PHOTO
Beniamino Migliucci, già presidente dell'Unione Camere Penali italiane
Una sola e grande preoccupazione è emersa dal Comitato direttivo centrale dell’Anm che si è tenuto nel fine settimana: la separazione delle carriere, oggetto di una corposa mozione. Come è noto, in Commissione Affari Costituzionali alla Camera sono state incardinate il 2 febbraio quattro proposte di legge in materia. Relatore Nazario Pagano. La prima ad essere depositata è quella di Enrico Costa (Azione), la seconda quella di Roberto Giachetti (IV), la terza di Antonino Calderone (FI), la quarta di Jacopo Morrone (Lega). Tre di esse, tranne quella di Fi, riprendono il testo di una proposta di legge costituzionale di iniziativa popolare presentata nella scorsa legislatura e promossa dall’Unione delle Camere Penali.
Il 13 febbraio scade il termine per i gruppi parlamentari per indicare chi vogliono far udire sul tema. L’Ucpi annuncia una conferenza stampa forse per il 14, ma il presidente Gian Domenico Caiazza ci dice: «Abbiamo intenzione di organizzare una mobilitazione nazionale nei prossimi mesi». Nella conferenza stampa di fine anno Meloni disse: «Nei prossimi mesi lavoreremo per mettere a punto la riforma della giustizia secondo capisaldi che sono quelli storici del centrodestra, penso alla separazione delle carriere». E così sembra la direzione presa dalla via parlamentare. Mentre da via Arenula trapela che per ora le priorità sono l’efficienza degli uffici giudiziari e il conseguimento degli obiettivi del Pnrr.
Per l’Anm il quadro «desta profondo allarme: oltre alla separazione delle carriere», si «prevede l’introduzione di distinti organi di autogoverno, che peraltro non vedranno più al loro interno la prevalenza numerica dei componenti togati, voluta dalla Costituzione proprio per assicurare il giusto equilibrio tra poteri e quindi l’autonomia della Magistratura. Ancora più preoccupante la progettata abolizione dell’art. 107 comma 3 della Costituzione che, nel prevedere la distinzione dei magistrati solo per funzioni, ne rappresenta la massima garanzia di indipendenza. Una rigida separazione delle carriere porterà ad un pubblico ministero sempre più lontano dalla cultura della giurisdizione, per divenire un “avvocato dell'accusa” pericolosamente piegato ai desiderata del potere politico».

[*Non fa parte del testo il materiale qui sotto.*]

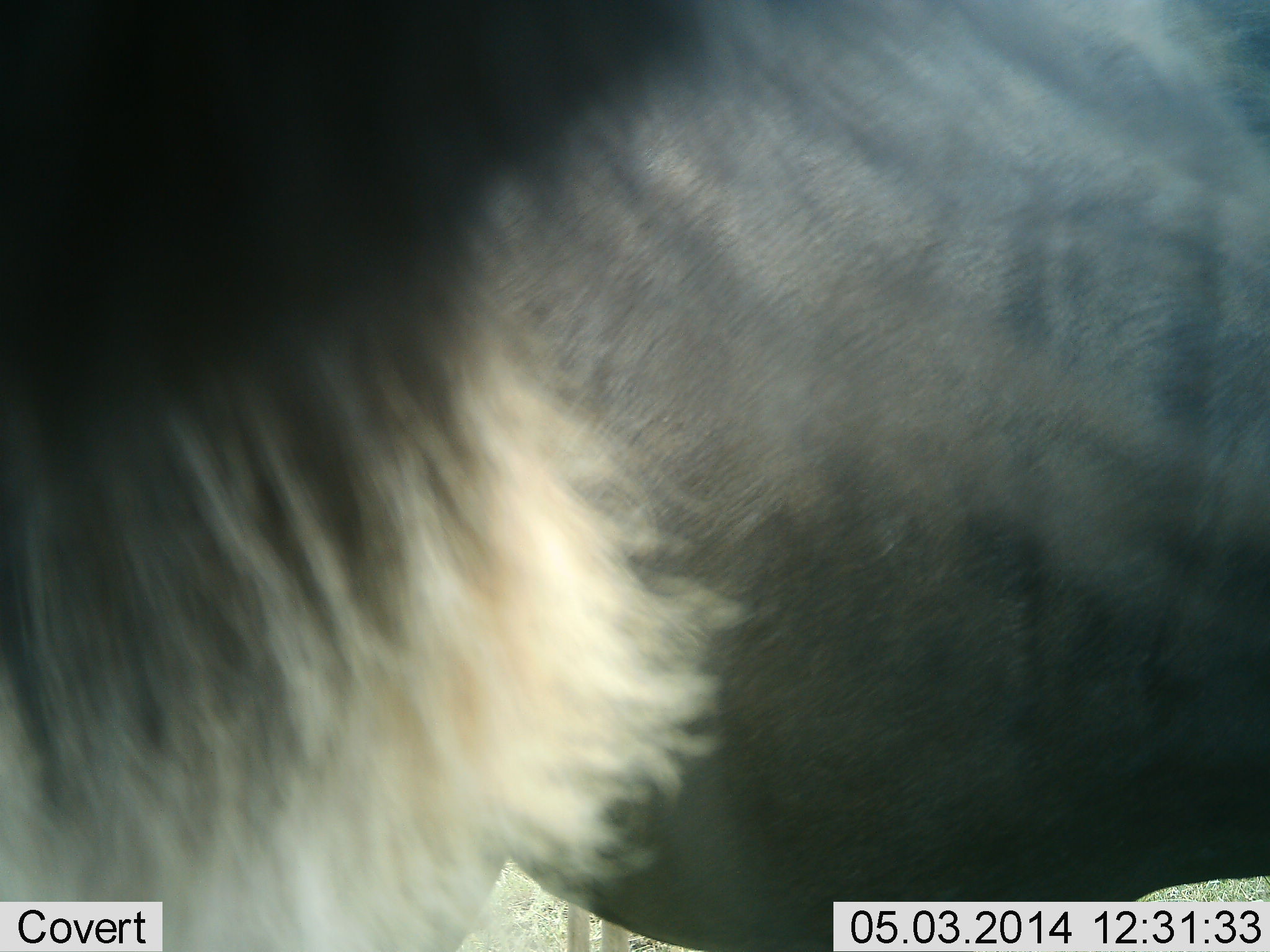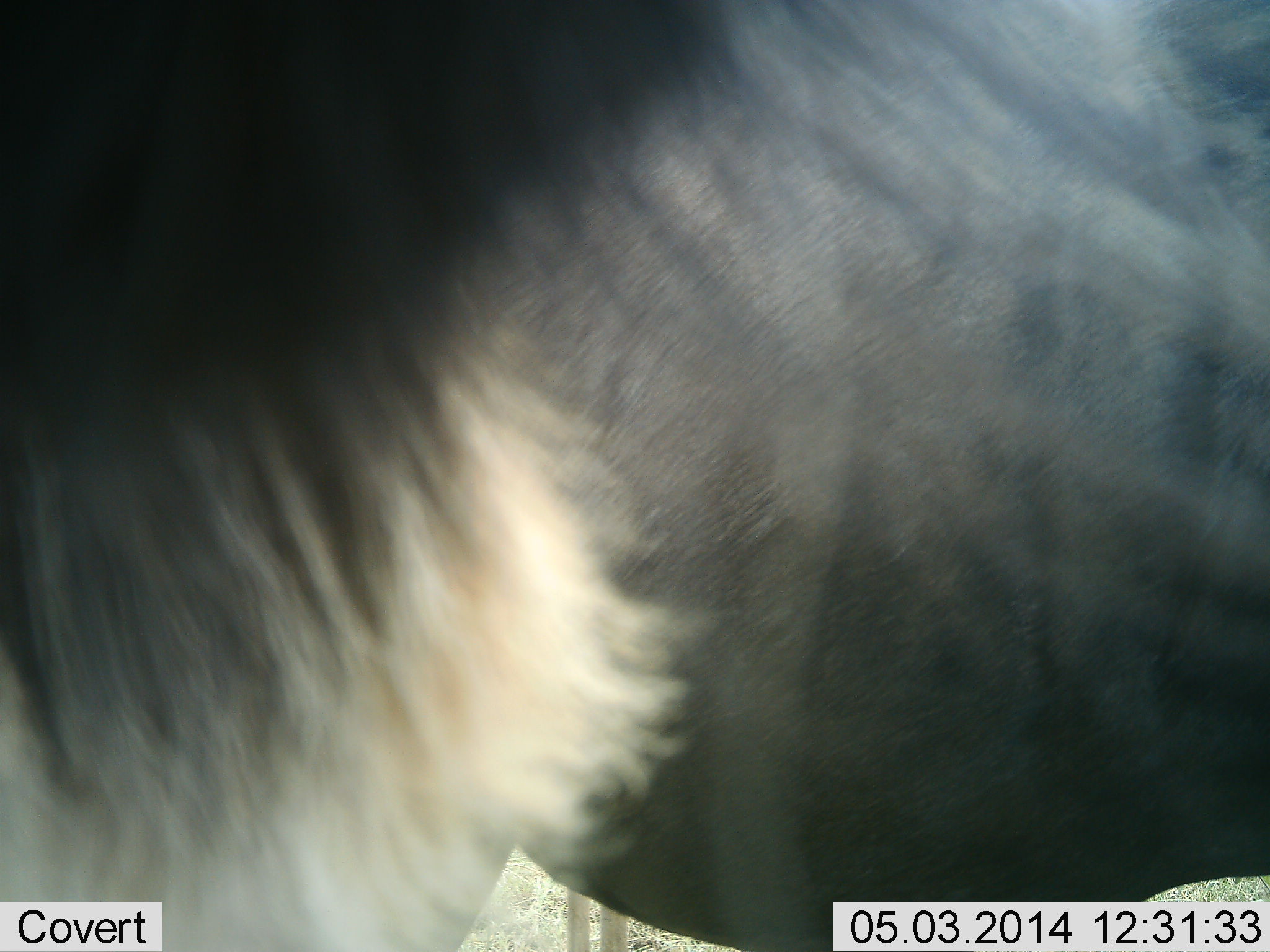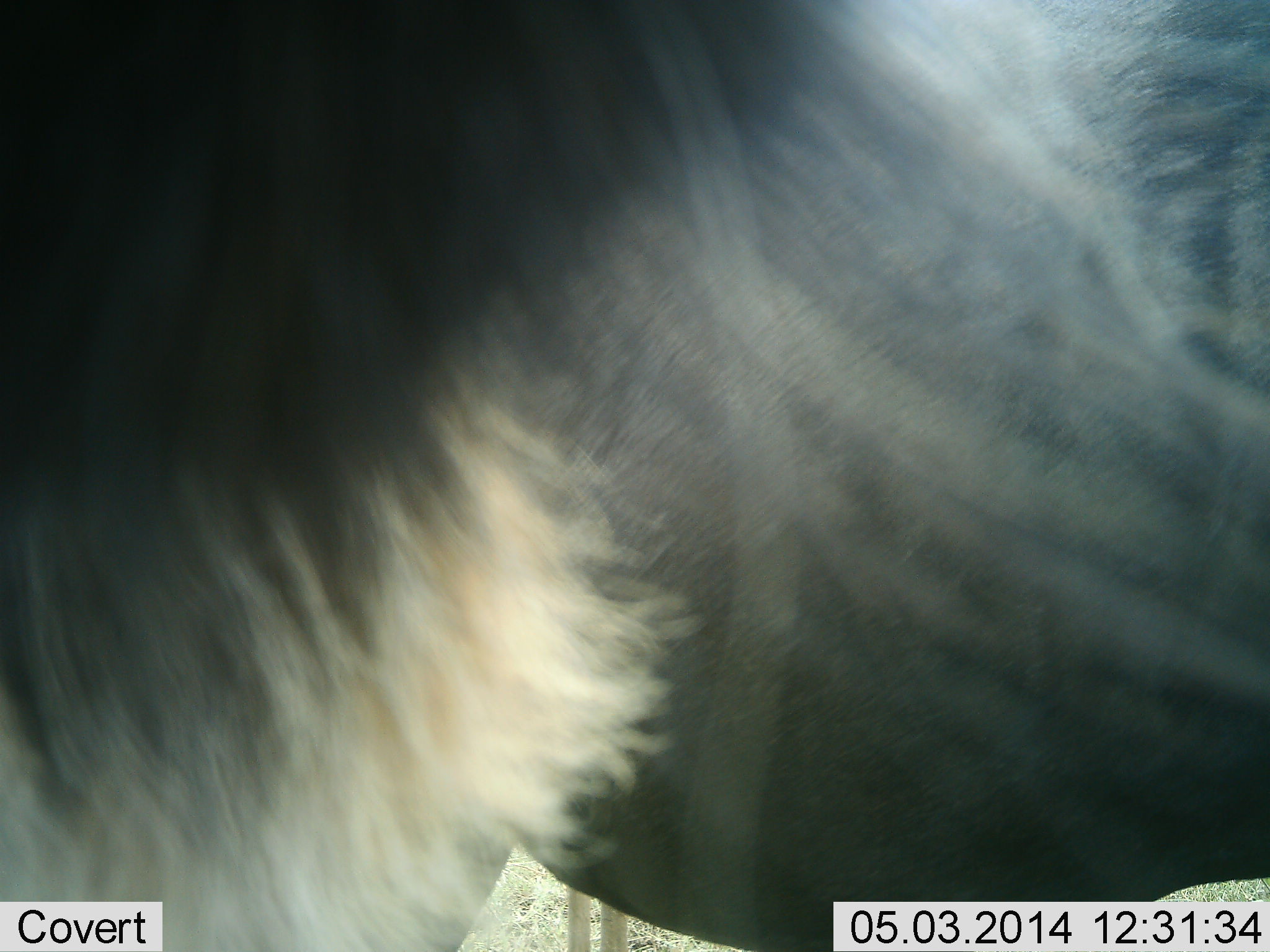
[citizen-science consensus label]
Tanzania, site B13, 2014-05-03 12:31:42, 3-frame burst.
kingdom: Animalia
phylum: Chordata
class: Mammalia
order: Artiodactyla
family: Bovidae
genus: Connochaetes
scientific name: Connochaetes taurinus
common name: blue wildebeest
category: wildebeest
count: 1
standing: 80%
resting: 0%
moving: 20%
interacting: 0%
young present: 0%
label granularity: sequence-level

Tra l’altro, sostengono i magistrati, «è la realtà dei fatti che smentisce l’assunto secondo il quale il giudice sia “culturalmente adesivo” alla prospettiva del pm: nel 48% dei giudizi penali la sentenza è di assoluzione, nel 45% di condanna, il resto ha esito misto. Chi insiste a sostenere che la separazione è soluzione ai problemi della giustizia dimentica, evidentemente, che dal 2006 la media dei trasferimenti da una funzione all’altra è di 50 magistrati all’anno, e solo 21 nell’anno appena terminato».
Beniamino Migliucci, già presidente dell’Ucpi, sotto cui si raccolsero le firme per la pdl, così commenta: «Il grido di allarme dell’Anm significa che la politica, per la prima volta, intende discutere seriamente una riforma ineludibile. Di volta in volta, la magistratura associata si è opposta, evocando scenari apocalittici e inesistenti controindicazioni: dapprima il rischio del controllo dell’esecutivo sul pubblico ministero, poi il pericolo che questi diventasse un super poliziotto. Dato che la proposta all’esame del Parlamento non prevede nulla di questo, l’Anm ha trovato rifugio in un vecchio armamentario: il pubblico accusatore perderebbe la cultura della giurisdizione».
Per il penalista «si tratta di un mantra privo di significato quanto meno nel senso voluto dall’Anm, considerato che, come ha osservato il ministro Nordio, la cultura della giurisdizione in senso stretto è riservata al giudice, mentre quella desiderata dall’Anm prevede, significativamente, solo l’esclusione dell’avvocato che ne rimane estraneo, secondo una logica autoritaria propria dei sistemi inquisitori».
Per questo, conclude, «la riforma ispirata dalla proposta presentata dall’Ucpi assieme alla Fondazione Einaudi e ai Radicali va discussa e può essere perfettibile, ma occorre rendersi conto che nelle maggiori democrazie liberali che adottano codici accusatori le carriere sono separate per assicurare la terzietà del giudice prevista nella nostra Costituzione e che rappresenta una garanzia per tutti».